Questions
(A) Answer each question from the thread below. Mark your answers (i), (ii), and (iii).
(i) What did the asker expect $\frac{\partial}{\partial x}f$ to equal?
(ii) To which variable is the parameter $t$ set to obtain equation $(*)$?
(iii) What does the thread's last sentence say about results $(1)$ and $(2)$?
(B) For each statement, decide whether it agrees with the thread below. Answer yes or no, and quote the words of the thread that decide it.
(i) The asker says $f$ contains the function $g(x)$.
(ii) The chain rule formula for $\dfrac{df}{dt}$ is said to hold only when $t=x$.
(iii) The alternative method can be carried out with elementary derivative properties.
(C) Copy the passage of the thread below from "Assume that your" up to and including "anyone can do.".

Page excerpt
Segment Open

I have a function $f(x)$ defined as follows:
$$ f(x)=\frac{1-g(x)}{1-xg(x)}. $$
Because $f$ contains the function $g(x)$, I guess you could say $f$ is a function of $g(x)$ and $x$.
Given this, a mathematician says
$$ \frac{\partial}{\partial x}f=\frac{\partial f}{\partial g}\frac{\partial g}{\partial x} + \frac{\partial f}{\partial x}. $$
I'm not following his reasoning. For one, I would have thought that $\frac{\partial}{\partial x}f=\frac{\partial f}{\partial x}$. So I'm not sure how that other term is fitting in here.
Can anyone explain this?
Assume that your $f$ depends as $$f=f(x,g)=\dfrac{1-g}{1-xg}.$$
Now, by use of chain's rule of vector analysis, we compute : $$\dfrac{df}{dt} = \dfrac{\partial f}{\partial x}\dfrac{dx}{dt}+\dfrac{\partial f}{\partial g}\dfrac{dg}{dt},$$ and this is for any parameter $t$. But if we take $t=x$ we get $$\dfrac{df}{dx} = \dfrac{\partial f}{\partial x}+\dfrac{\partial f}{\partial g}\dfrac{dg}{dx},\qquad (*)$$
Now, the partial derivatives of $f$ are $$\dfrac{\partial f}{\partial x}=\dfrac{-(1-g)(-g)}{(1-xg)^2}=\dfrac{(1-g)g}{(1-xg)^2}$$ and $$\dfrac{\partial f}{\partial g} =\dfrac{-(1-xg)-(1-g)(-x)}{(1-xg)^2} =\dfrac{x-1}{(1-xg)^2},$$ then, by subbing them into $(*)$, we receive: $$\dfrac{df}{dx} = \dfrac{(1-g)g}{(1-xg)^2} + \dfrac{x-1}{(1-xg)^2} \dfrac{dg}{dx}.\qquad (1) $$
Also there is an alternative anyone can do.
If $f(x)=\dfrac{1-g(x)}{1-xg(x)}$ then $$f'(x)=\dfrac{d}{dx}\left(\dfrac{1-g(x)}{1-xg(x)}\right),$$ which can be developed employing elementary derivative's properties.
The result would be $$\dfrac{df}{dx}=\dfrac{(1-g)g+(x-1)g'}{(1-xg)^2}.\qquad (2)$$
Both $(1)$ and $(2)$ coincide.

Segment Closed

Given data
Segment Open

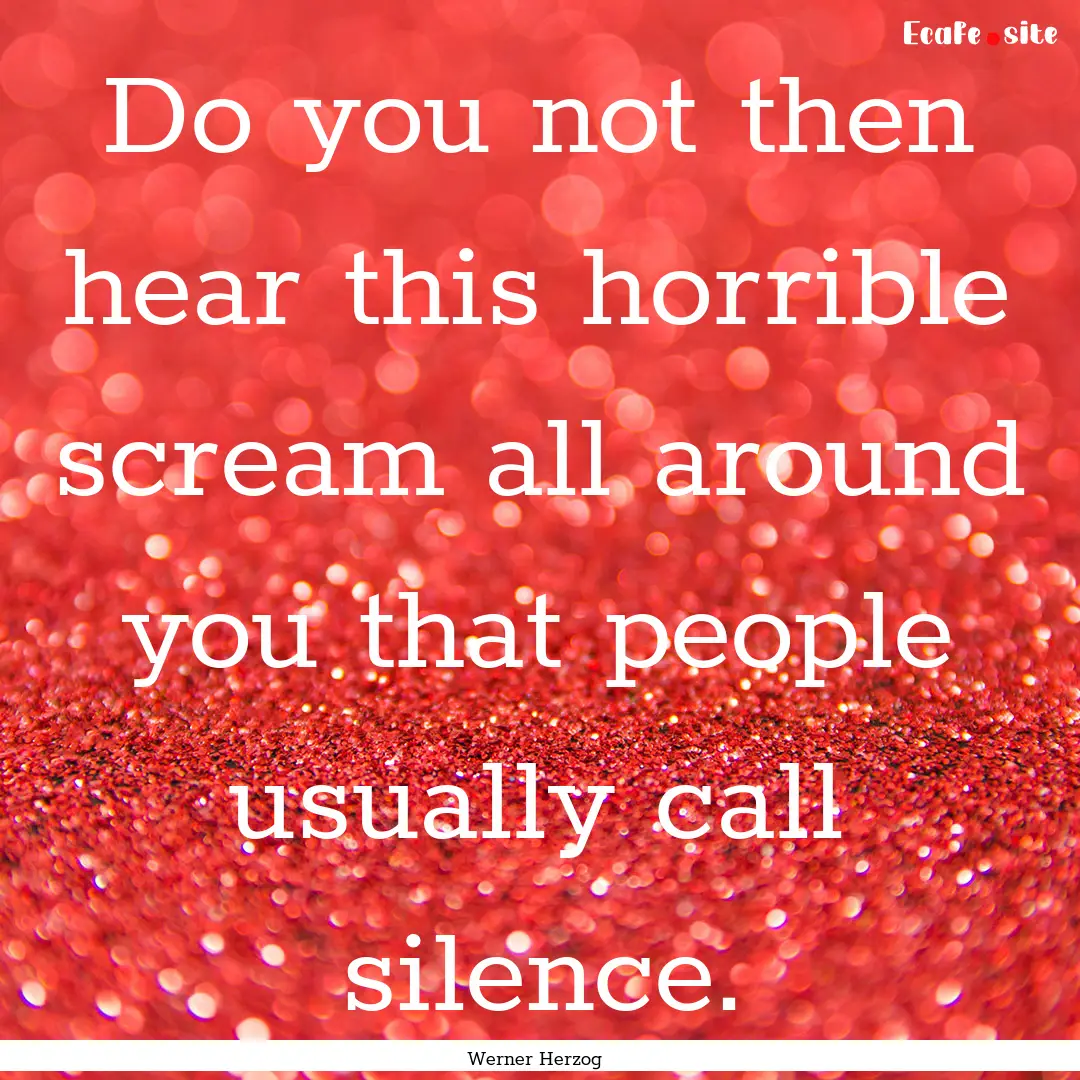 Ecafe.site

Do you not then hear this horrible scream all around you that people usually call silence.

Werner Herzog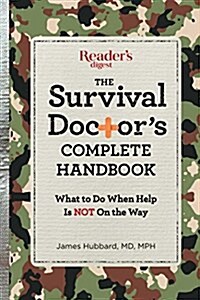 Reader's digest

THE Survival Doctor's COMPLETE HANDBOOK

What to Do When Help Is NOT On the Way

James Hubbard, MD, MPH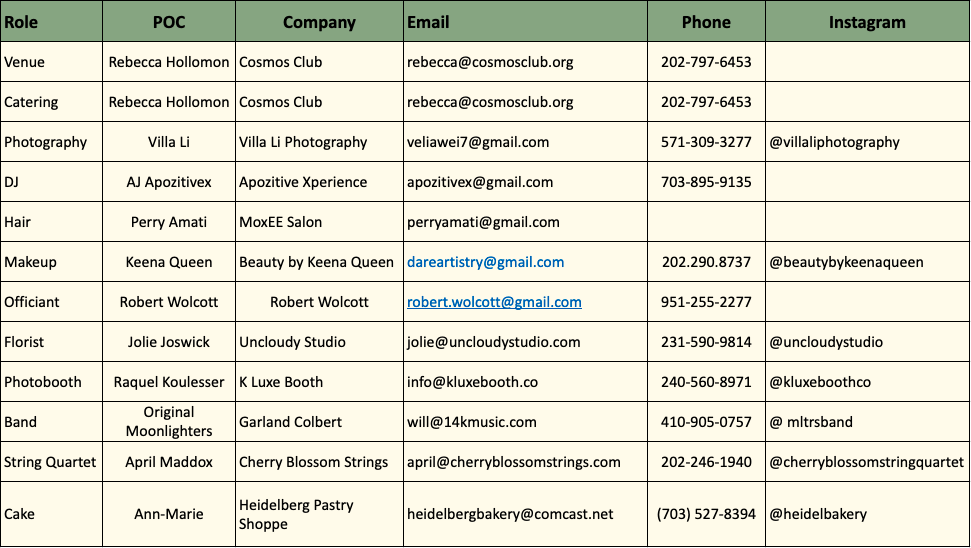 | Role | POC | Company | Email | Phone | Instagram |
|---|---|---|---|---|---|
| Venue | Rebecca Hollomon | Cosmos Club | rebecca@cosmosclub.org | 202-797-6453 | |
| Catering | Rebecca Hollomon | Cosmos Club | rebecca@cosmosclub.org | 202-797-6453 | |
| Photography | Villa Li | Villa Li Photography | veliawei7@gmail.com | 571-309-3277 | @villaliphotography |
| DJ | AJ Apozitivex | Apozitive Xperience | apozitivex@gmail.com | 703-895-9135 | |
| Hair | Perry Amati | MoxEE Salon | perryamati@gmail.com | | |
| Makeup | Keena Queen | Beauty by Keena Queen | dareartistry@gmail.com | 202.290.8737 | @beautybykeenaqueen |
| Officiant | Robert Wolcott | Robert Wolcott | robert.wolcott@gmail.com | 951-255-2277 | |
| Florist | Jolie Joswick | Uncloudy Studio | jolie@uncloudystudio.com | 231-590-9814 | @uncloudystudio |
| Photobooth | Raquel Koulesser | K Luxe Booth | info@kluxebooth.co | 240-560-8971 | @kluxeboothco |
| Band | Original Moonlighters | Garland Colbert | will@14kmusic.com | 410-905-0757 | @ mltrsband |
| String Quartet | April Maddox | Cherry Blossom Strings | april@cherryblossomstrings.com | 202-246-1940 | @cherryblossomstringquartet |
| Cake | Ann-Marie | Heidelberg Pastry Shoppe | heidelbergbakery@comcast.net | (703) 527-8394 | @heidelbakery |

Segment Closed

Answers for each item
(A)
(i) $\frac{\partial f}{\partial x}$
(ii) $t=x$
(iii) They coincide.

(B)
(i) Yes: "Because $f$ contains the function $g(x)$"
(ii) No: "and this is for any parameter $t$"
(iii) Yes: "which can be developed employing elementary derivative's properties"

(C)
Assume that your $f$ depends as $$f=f(x,g)=\dfrac{1-g}{1-xg}.$$
Now, by use of chain's rule of vector analysis, we compute : $$\dfrac{df}{dt} = \dfrac{\partial f}{\partial x}\dfrac{dx}{dt}+\dfrac{\partial f}{\partial g}\dfrac{dg}{dt},$$ and this is for any parameter $t$. But if we take $t=x$ we get $$\dfrac{df}{dx} = \dfrac{\partial f}{\partial x}+\dfrac{\partial f}{\partial g}\dfrac{dg}{dx},\qquad (*)$$
Now, the partial derivatives of $f$ are $$\dfrac{\partial f}{\partial x}=\dfrac{-(1-g)(-g)}{(1-xg)^2}=\dfrac{(1-g)g}{(1-xg)^2}$$ and $$\dfrac{\partial f}{\partial g} =\dfrac{-(1-xg)-(1-g)(-x)}{(1-xg)^2} =\dfrac{x-1}{(1-xg)^2},$$ then, by subbing them into $(*)$, we receive: $$\dfrac{df}{dx} = \dfrac{(1-g)g}{(1-xg)^2} + \dfrac{x-1}{(1-xg)^2} \dfrac{dg}{dx}.\qquad (1) $$
Also there is an alternative anyone can do.